P12 - CSCI 476/576

Lecture 12 Problems - CSCI 476/576

Implement the normalized cross correlation cost function for two patches:

def ncc_cost(left_patch, right_patch):
    """ Compute the "normalized cross correlation" cost between a
    given left patch and right patch. """

Suppose a camera is in canonical pose - that is, COP is at world origin, the optical axis runs along the negative z axis, and the projection plane is oriented with \(x\) going right and \(y\) going up in image space. The focal length of the camera is 100 (this is measured in pixels), and the height and width of the image are also 100. Three world points are positioned as follows:

\(p_1 = [0, 0, -200]\)

\(p_2 = [-20, 50, -200]\)

\(p_3 = [-100, 100, -200]\)

Find the image coordinates (i.e., pixel coordinates that correspond to indices into a numpy array) of the above three world points. Keep in mind that in numpy arrays, the origin is at the top left and \(y\) goes down.

Write down the intrinsics matrix \(K\) that maps any point from camera coordinates to image coordinates as above. To check your work, make sure that applying the matrix to the three three points in the previous problem yields the expected result.

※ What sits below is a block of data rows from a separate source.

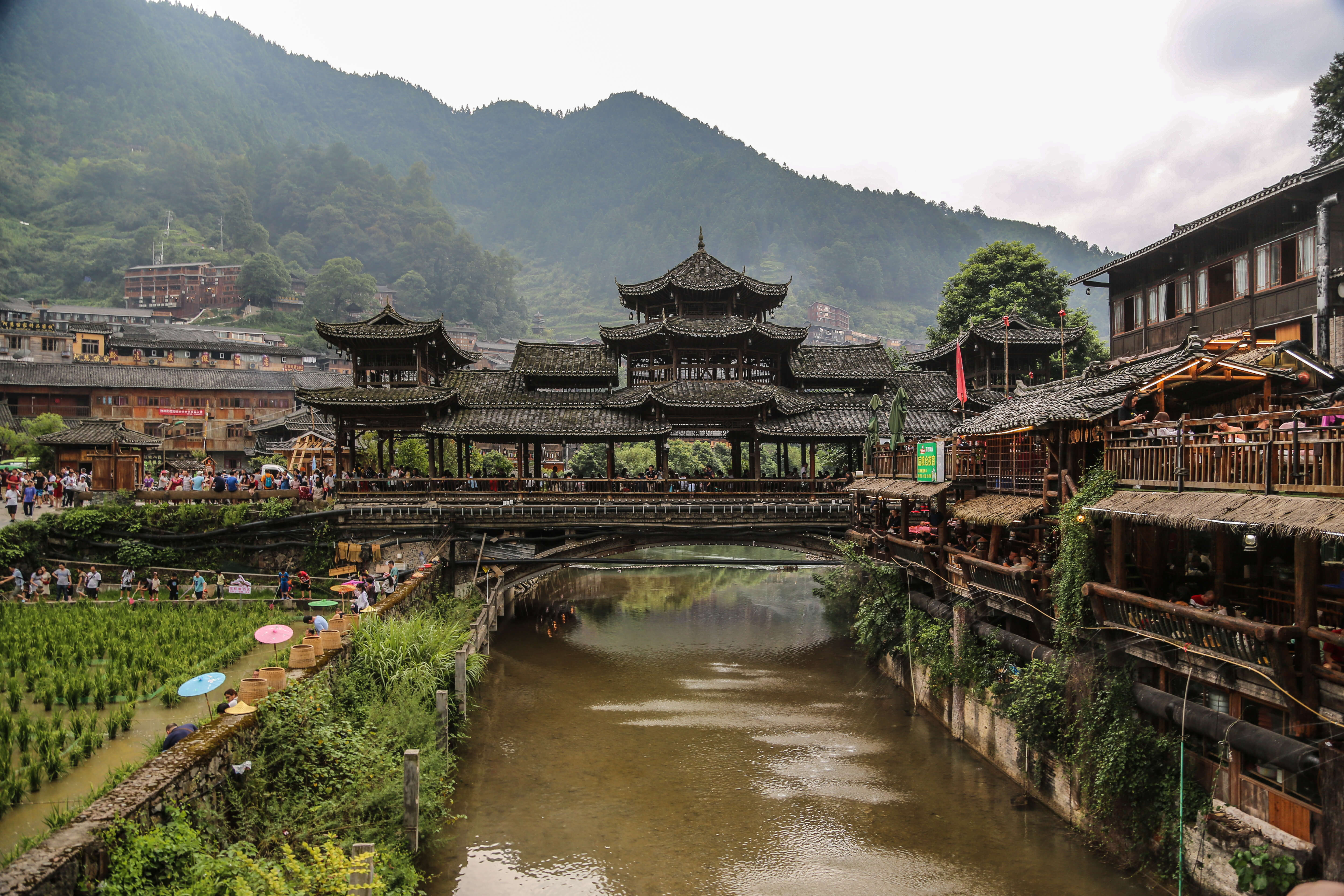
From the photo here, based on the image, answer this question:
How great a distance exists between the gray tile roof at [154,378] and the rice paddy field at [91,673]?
140ft

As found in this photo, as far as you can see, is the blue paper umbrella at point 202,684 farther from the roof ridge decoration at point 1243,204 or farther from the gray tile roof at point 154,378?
the gray tile roof at point 154,378

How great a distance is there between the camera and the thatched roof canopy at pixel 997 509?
1627 centimetres

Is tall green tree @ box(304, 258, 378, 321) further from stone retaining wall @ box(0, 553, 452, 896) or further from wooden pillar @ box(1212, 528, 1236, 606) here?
wooden pillar @ box(1212, 528, 1236, 606)

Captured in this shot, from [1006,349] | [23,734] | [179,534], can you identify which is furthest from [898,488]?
[179,534]

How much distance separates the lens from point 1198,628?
10.9 metres

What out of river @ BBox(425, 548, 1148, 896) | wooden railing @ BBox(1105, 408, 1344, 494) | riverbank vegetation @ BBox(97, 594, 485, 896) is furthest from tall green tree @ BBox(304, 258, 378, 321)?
wooden railing @ BBox(1105, 408, 1344, 494)

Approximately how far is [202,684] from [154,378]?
60239 mm

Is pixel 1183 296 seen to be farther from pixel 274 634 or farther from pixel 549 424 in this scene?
pixel 274 634

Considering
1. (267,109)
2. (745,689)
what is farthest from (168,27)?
(745,689)

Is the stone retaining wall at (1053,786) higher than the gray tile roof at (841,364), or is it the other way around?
the gray tile roof at (841,364)

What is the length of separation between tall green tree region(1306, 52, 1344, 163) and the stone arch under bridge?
75.1 ft

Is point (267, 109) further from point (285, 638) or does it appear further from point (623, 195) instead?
point (285, 638)

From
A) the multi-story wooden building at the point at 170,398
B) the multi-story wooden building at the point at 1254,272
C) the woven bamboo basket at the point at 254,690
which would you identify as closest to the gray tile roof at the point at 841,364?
the multi-story wooden building at the point at 1254,272

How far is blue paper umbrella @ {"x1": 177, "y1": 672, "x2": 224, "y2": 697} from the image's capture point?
12297 mm
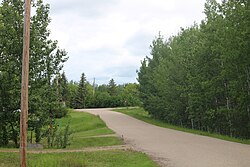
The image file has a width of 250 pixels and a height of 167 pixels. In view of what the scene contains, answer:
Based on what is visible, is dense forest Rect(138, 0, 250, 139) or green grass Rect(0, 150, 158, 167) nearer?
green grass Rect(0, 150, 158, 167)

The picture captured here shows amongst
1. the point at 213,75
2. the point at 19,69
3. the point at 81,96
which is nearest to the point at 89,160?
the point at 19,69

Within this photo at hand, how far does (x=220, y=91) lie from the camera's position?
2370 cm

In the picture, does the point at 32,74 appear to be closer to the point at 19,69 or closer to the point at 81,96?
the point at 19,69

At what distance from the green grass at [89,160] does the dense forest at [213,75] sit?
31.9ft

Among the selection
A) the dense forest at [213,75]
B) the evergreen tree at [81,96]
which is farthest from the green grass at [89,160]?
the evergreen tree at [81,96]

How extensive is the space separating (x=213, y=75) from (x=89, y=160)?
1573cm

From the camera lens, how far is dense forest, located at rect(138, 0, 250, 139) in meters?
19.9

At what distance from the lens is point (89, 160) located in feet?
40.0

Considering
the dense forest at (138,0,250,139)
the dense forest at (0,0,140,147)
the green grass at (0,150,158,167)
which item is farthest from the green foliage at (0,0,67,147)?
the dense forest at (138,0,250,139)

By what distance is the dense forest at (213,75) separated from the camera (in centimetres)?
1992

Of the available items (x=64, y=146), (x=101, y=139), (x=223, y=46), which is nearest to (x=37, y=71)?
(x=64, y=146)

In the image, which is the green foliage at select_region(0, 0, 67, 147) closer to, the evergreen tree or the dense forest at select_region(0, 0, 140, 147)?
the dense forest at select_region(0, 0, 140, 147)

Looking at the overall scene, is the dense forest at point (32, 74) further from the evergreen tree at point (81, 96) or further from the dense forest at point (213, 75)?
the evergreen tree at point (81, 96)

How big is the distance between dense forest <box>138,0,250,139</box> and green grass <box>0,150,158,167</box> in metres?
9.72
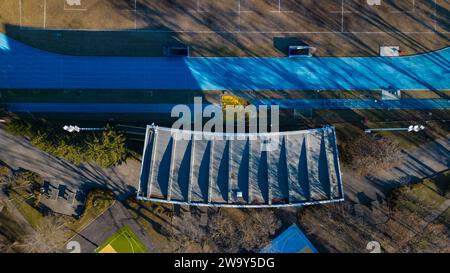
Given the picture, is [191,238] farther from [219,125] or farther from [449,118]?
[449,118]

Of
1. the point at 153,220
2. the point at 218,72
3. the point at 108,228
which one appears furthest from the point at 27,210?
the point at 218,72

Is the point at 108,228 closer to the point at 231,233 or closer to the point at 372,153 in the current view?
the point at 231,233

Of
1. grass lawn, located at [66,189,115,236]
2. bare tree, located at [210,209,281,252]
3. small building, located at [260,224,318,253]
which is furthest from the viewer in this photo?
small building, located at [260,224,318,253]

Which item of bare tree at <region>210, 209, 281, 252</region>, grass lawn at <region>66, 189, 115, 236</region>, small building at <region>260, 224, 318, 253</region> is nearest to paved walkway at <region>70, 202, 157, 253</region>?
grass lawn at <region>66, 189, 115, 236</region>

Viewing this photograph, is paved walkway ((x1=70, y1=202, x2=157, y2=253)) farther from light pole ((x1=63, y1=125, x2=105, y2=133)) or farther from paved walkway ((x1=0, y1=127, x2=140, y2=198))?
light pole ((x1=63, y1=125, x2=105, y2=133))

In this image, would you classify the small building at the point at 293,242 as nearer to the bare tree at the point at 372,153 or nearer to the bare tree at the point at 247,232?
the bare tree at the point at 247,232

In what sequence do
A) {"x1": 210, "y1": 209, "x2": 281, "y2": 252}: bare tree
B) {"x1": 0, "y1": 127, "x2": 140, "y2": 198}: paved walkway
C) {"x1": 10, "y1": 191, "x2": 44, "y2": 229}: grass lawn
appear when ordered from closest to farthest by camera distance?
{"x1": 210, "y1": 209, "x2": 281, "y2": 252}: bare tree, {"x1": 10, "y1": 191, "x2": 44, "y2": 229}: grass lawn, {"x1": 0, "y1": 127, "x2": 140, "y2": 198}: paved walkway

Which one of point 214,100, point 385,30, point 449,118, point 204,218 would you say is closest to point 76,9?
point 214,100
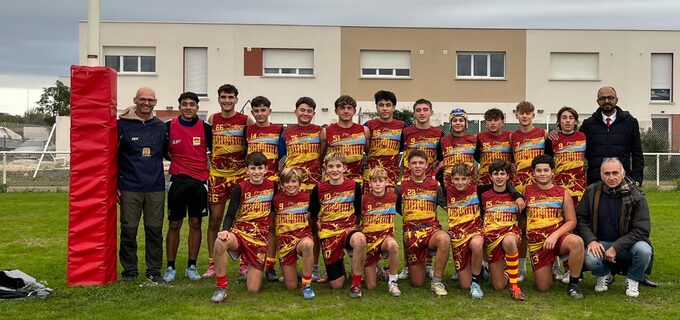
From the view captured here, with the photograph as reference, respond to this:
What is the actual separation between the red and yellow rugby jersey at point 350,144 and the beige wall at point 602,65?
21895 millimetres

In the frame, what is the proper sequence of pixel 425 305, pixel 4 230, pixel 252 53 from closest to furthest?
pixel 425 305 → pixel 4 230 → pixel 252 53

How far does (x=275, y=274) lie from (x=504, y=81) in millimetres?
22027

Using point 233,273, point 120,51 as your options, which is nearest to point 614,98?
point 233,273

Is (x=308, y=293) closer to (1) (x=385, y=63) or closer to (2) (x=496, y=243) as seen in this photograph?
(2) (x=496, y=243)

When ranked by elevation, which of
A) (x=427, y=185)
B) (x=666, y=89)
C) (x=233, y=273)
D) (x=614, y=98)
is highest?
(x=666, y=89)

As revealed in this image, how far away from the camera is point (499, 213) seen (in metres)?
5.77

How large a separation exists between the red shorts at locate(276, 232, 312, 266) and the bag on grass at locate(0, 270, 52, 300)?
203cm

Now let’s suppose we moved camera. It’s now looking at the same points, but the camera center is at \([200, 0, -200]\) and it’s rotated 90 degrees “left” - in terms of world coordinates, it’s now facing down the negative \(x\) axis, with \(-z\) going right and \(+y\) going up. The following diagram shows a top-down view of the world \(x-z\) plane; everything relevant to this problem lives in this plane except for \(p_3\), which floats 100 units out of the screen towards you.

For world points \(p_1\) and \(p_3\) from above, give the 3D coordinates of these points in the camera’s local coordinate system.

Give a 4x4 frame (i.e., basis plus origin) matrix that describes this camera’s pose; the contents of this matrix should be \[ \begin{bmatrix} \mathbf{u} & \mathbf{v} & \mathbf{w} & \mathbf{p} \\ 0 & 0 & 0 & 1\end{bmatrix} \] where \(\mathbf{u},\mathbf{v},\mathbf{w}\) are the (x, y, and z) basis vectors of the camera’s local coordinate system, and \(\mathbf{p}\) is its origin.

The above frame matrix is the “frame-to-canonical” matrix: it converts points represented in the given coordinate frame back into world coordinates. What we want instead for the camera matrix is the opposite: a matrix that transforms world coordinates into camera coordinates. Confirm (using software) that the inverse of the matrix that you gave in #5 correctly transforms world coordinates of Points 1 and 3 into the correct camera coordinates you found in #4.

Find (again, using software) the final pixel locations of world points 1 and 3.